抄録
COP9シグナロソーム(CSN)は、ユビキチン・プロテアソーム系を介したタンパク質分解を制御するタンパク質複合体であり、動植物の発生に不可欠である。本研究は、シロイヌナズナを用いてCSNサブユニット1(CSN1)とその結合因子との相互作用を解析することにより、CSNの生体内での新規機能を明らかにすることを目的としている。

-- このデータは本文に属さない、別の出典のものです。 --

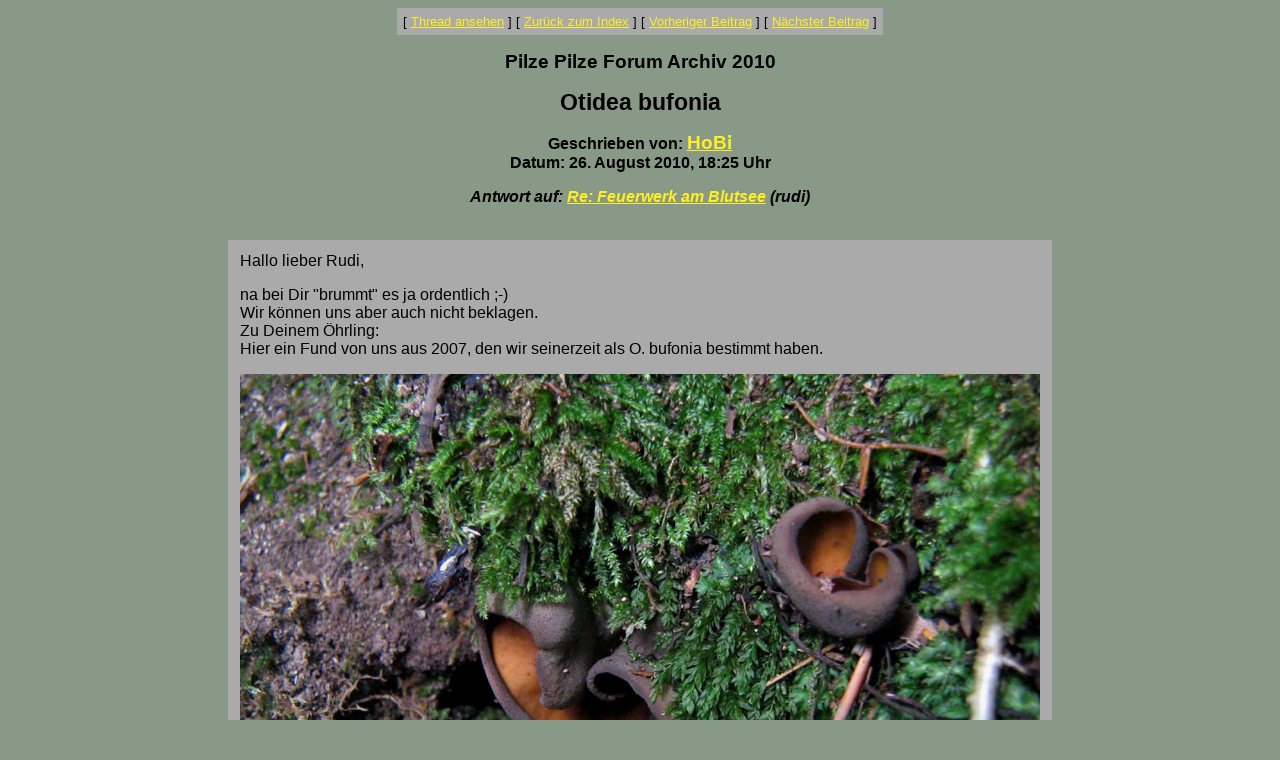

--- FILE ---
content_type: text/html
request_url: http://www.pilzepilze.de/cgi-bin/webbbs/parchive2010.pl?noframes;read=190180
body_size: 1596
content:
<HTML><HEAD><TITLE>Otidea bufonia</TITLE>
</HEAD><BODY BGCOLOR="#889988" TEXT="#000000" LINK="#ffee22" VLINK="#770077"><FONT FACE="Arial,Helvetica">
<font face='Arial, Helvetica' size=3>
<CENTER><P><TABLE BORDER=0 CELLSPACING=0 CELLPADDING=6 BGCOLOR="#aaaaaa"><TR><TD ALIGN=CENTER><FONT FACE="Arial"><SMALL> <NOBR>[ <A HREF="#Responses">Thread ansehen</A> ]</NOBR>  <NOBR>[ <A HREF="/cgi-bin/webbbs/parchive2010.pl?noframes;#190180">Zur&uuml;ck zum Index</A> ]</NOBR>  <NOBR>[ <A HREF="/cgi-bin/webbbs/parchive2010.pl?noframes;read=190179">Vorheriger Beitrag</A> ]</NOBR>  <NOBR>[ <A HREF="/cgi-bin/webbbs/parchive2010.pl?noframes;read=190181">N&auml;chster Beitrag</A> ]</NOBR>  </SMALL></FONT></TD></TR></TABLE></CENTER>
<P ALIGN=CENTER><BIG><STRONG>Pilze Pilze Forum Archiv 2010</STRONG></BIG>
<P ALIGN=CENTER><BIG><BIG><STRONG>Otidea bufonia</STRONG></BIG></BIG>
<P ALIGN=CENTER><STRONG>Geschrieben von: <BIG><A HREF="/cgi-bin/webbbs/parchive2010.pl?noframes;profile=hobi" TARGET="_blank">HoBi</A></BIG><BR>Datum: 26. August 2010, 18:25 Uhr
<P ALIGN=CENTER><EM>Antwort auf: <A HREF="/cgi-bin/webbbs/parchive2010.pl?noframes;read=190142">Re: Feuerwerk am Blutsee</A> (rudi)</EM>
</STRONG><br><br><center><table border=0 bgcolor=aaaaaa cellpadding=10><tr><td><FONT COLOR="#000000" FACE="Arial,Helvetica">
<P>Hallo lieber Rudi,
<P>na bei Dir "brummt" es ja ordentlich ;-)
<BR>Wir k�nnen uns aber auch nicht beklagen.
<BR>Zu Deinem �hrling:
<BR>Hier ein Fund von uns aus 2007, den wir seinerzeit als O. bufonia bestimmt haben.
<P><img src=http://www.pilzepilze.de/extern/hobi/Otideab.jpg>
<P>Also, wenn Du uns fragst, sollte Dein Fund nichts anderes sein.
<BR>Die �hnlichkeit ist doch schon verbl�ffend, oder?
<P>Viele liebe Gr��e von
<P>Sabine & Holger
<P>
</FONT></td></tr></table></center>
<P ALIGN=CENTER><BIG><STRONG><A NAME="Responses">Beitr&auml;ge in diesem Thread</A></STRONG></BIG>
<P><DL><DD><STRONG><A NAME=190090 HREF="/cgi-bin/webbbs/parchive2010.pl?noframes;read=190090">Feuerwerk am Blutsee</A></STRONG> -- rudi -- 25. August 2010, 21:21 Uhr
<DL>
<DD><STRONG><A NAME=190094 HREF="/cgi-bin/webbbs/parchive2010.pl?noframes;read=190094">Ich glaube, ich muss umziehen *seufz* *oT*</A></STRONG> -- Melli -- 25. August 2010, 21:44 Uhr
<DL>
<DD><STRONG><A NAME=190104 HREF="/cgi-bin/webbbs/parchive2010.pl?noframes;read=190104">Vielleicht besuchst du uns erst mal?? *oT*</A></STRONG> -- rudi -- 25. August 2010, 22:08 Uhr
<DL>
</DL>
</DL>
<DD><STRONG><A NAME=190095 HREF="/cgi-bin/webbbs/parchive2010.pl?noframes;read=190095">Re: Feuerwerk am Blutsee</A></STRONG> -- albero2010 -- 25. August 2010, 21:45 Uhr
<DL>
<DD><STRONG><A NAME=190096 HREF="/cgi-bin/webbbs/parchive2010.pl?noframes;read=190096">Re: Feuerwerk am Blutsee</A></STRONG> -- Robert C. -- 25. August 2010, 21:55 Uhr
<DL>
<DD><STRONG><A NAME=190101 HREF="/cgi-bin/webbbs/parchive2010.pl?noframes;read=190101">Re: Feuerwerk am Blutsee</A></STRONG> -- rudi -- 25. August 2010, 22:06 Uhr
<DL>
<DD><STRONG><A NAME=190107 HREF="/cgi-bin/webbbs/parchive2010.pl?noframes;read=190107">Re: Feuerwerk am Blutsee</A></STRONG> -- Robert C. -- 25. August 2010, 22:19 Uhr
<DL>
</DL>
<DD><STRONG><A NAME=190109 HREF="/cgi-bin/webbbs/parchive2010.pl?noframes;read=190109">Re: Feuerwerk am Blutsee</A></STRONG> -- nobi -- 25. August 2010, 22:25 Uhr
<DL>
<DD><STRONG><A NAME=190137 HREF="/cgi-bin/webbbs/parchive2010.pl?noframes;read=190137">Gute Idee!</A></STRONG> -- Th�ringer-Holz -- 26. August 2010, 01:16 Uhr
<DL>
</DL>
<DD><STRONG><A NAME=190143 HREF="/cgi-bin/webbbs/parchive2010.pl?noframes;read=190143">Re: Feuerwerk am Blutsee</A></STRONG> -- rudi -- 26. August 2010, 07:10 Uhr
<DL>
</DL>
</DL>
</DL>
</DL>
</DL>
<DD><STRONG><A NAME=190097 HREF="/cgi-bin/webbbs/parchive2010.pl?noframes;read=190097">Re: Feuerwerk am Blutsee</A></STRONG> -- Lothar -- 25. August 2010, 21:56 Uhr
<DL>
<DD><STRONG><A NAME=190102 HREF="/cgi-bin/webbbs/parchive2010.pl?noframes;read=190102">Re: Feuerwerk am Blutsee</A></STRONG> -- rudi -- 25. August 2010, 22:07 Uhr
<DL>
</DL>
</DL>
<DD><STRONG><A NAME=190098 HREF="/cgi-bin/webbbs/parchive2010.pl?noframes;read=190098">Re: Feuerwerk am Blutsee</A></STRONG> -- Huperzia -- 25. August 2010, 21:57 Uhr
<DL>
<DD><STRONG><A NAME=190100 HREF="/cgi-bin/webbbs/parchive2010.pl?noframes;read=190100">Re: Feuerwerk am Blutsee</A></STRONG> -- rudi -- 25. August 2010, 22:04 Uhr
<DL>
<DD><STRONG><A NAME=190119 HREF="/cgi-bin/webbbs/parchive2010.pl?noframes;read=190119">Re: Feuerwerk am Blutsee - BIG !</A></STRONG> -- Ingo -- 25. August 2010, 23:30 Uhr
<DL>
</DL>
</DL>
</DL>
<DD><STRONG><A NAME=190110 HREF="/cgi-bin/webbbs/parchive2010.pl?noframes;read=190110">Re: Feuerwerk am Blutsee</A></STRONG> -- G�bor -- 25. August 2010, 22:30 Uhr
<DL>
</DL>
<DD><STRONG><A NAME=190121 HREF="/cgi-bin/webbbs/parchive2010.pl?noframes;read=190121">Re: Feuerwerk am Blutsee</A></STRONG> -- Marco -- 25. August 2010, 23:34 Uhr
<DL>
<DD><STRONG><A NAME=190125 HREF="/cgi-bin/webbbs/parchive2010.pl?noframes;read=190125">Re: Feuerwerk am Blutsee</A></STRONG> -- Till -- 25. August 2010, 23:40 Uhr
<DL>
<DD><STRONG><A NAME=190142 HREF="/cgi-bin/webbbs/parchive2010.pl?noframes;read=190142">Re: Feuerwerk am Blutsee</A></STRONG> -- rudi -- 26. August 2010, 07:06 Uhr
<DL>
<DD><STRONG>Otidea bufonia</STRONG> -- HoBi -- 26. August 2010, 18:25 Uhr
<DL>
</DL>
</DL>
</DL>
</DL>
<DD><STRONG><A NAME=190136 HREF="/cgi-bin/webbbs/parchive2010.pl?noframes;read=190136">Ruuuudi - hier in Erfurt ist es auch so! *PIC*</A></STRONG> -- Th�ringer-Holz -- 26. August 2010, 01:14 Uhr
<DL>
</DL>
</DL>
</DL>
<CENTER><P><TABLE BORDER=0 CELLSPACING=0 CELLPADDING=6 BGCOLOR="#aaaaaa"><TR><TD ALIGN=CENTER><FONT FACE="Arial"><SMALL> <NOBR>[ <A HREF="#Responses">Thread ansehen</A> ]</NOBR>  <NOBR>[ <A HREF="/cgi-bin/webbbs/parchive2010.pl?noframes;#190180">Zur&uuml;ck zum Index</A> ]</NOBR>  <NOBR>[ <A HREF="/cgi-bin/webbbs/parchive2010.pl?noframes;read=190179">Vorheriger Beitrag</A> ]</NOBR>  <NOBR>[ <A HREF="/cgi-bin/webbbs/parchive2010.pl?noframes;read=190181">N&auml;chster Beitrag</A> ]</NOBR>  </SMALL></FONT></TD></TR></TABLE></CENTER>
<P ALIGN=CENTER><SMALL><EM>Pilze Pilze Forum Archiv 2010 wird administriert von <A HREF="mailto:Georg.Mueller@pilzepilze.de">Georg M&uuml;ller</A> mit <STRONG><A HREF="http://awsd.com/scripts/webbbs/" TARGET="_blank">WebBBS 5.12</A></STRONG>.</EM></SMALL>
</FONT></BODY></HTML>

CSN1結合因子の一つであるSAP130は、スプライソソームを形成するU2snRNPを構成するタンパク質であり、遺伝子転写調節に関わるSTAGAやTFTCタンパク質複合体と相互作用する。シロイヌナズナのSAP130は、第3染色体上に2コピー存在し(SAP130a, SAP130b)、100%相同なタンパク質をコードしている。mRNAの発現解析から、両遺伝子がともに植物の全器官で発現しており、SAP130bの発現はSAP130aよりも高いことが明らかになった。また、シロイヌナズナよりSAP130のcDNAを単離し、大腸菌を用いて発現させた。これを用いた共沈降法により、CSN1とSAP130がin vitroで結合することを明らかにした。さらに、Yeast-Two-Hybrid法を用いたin vivoの解析結果についても報告する。これらの結果より、CSNとSAP130の相互作用が、タンパク質分解とmRNA代謝において担う役割について議論する。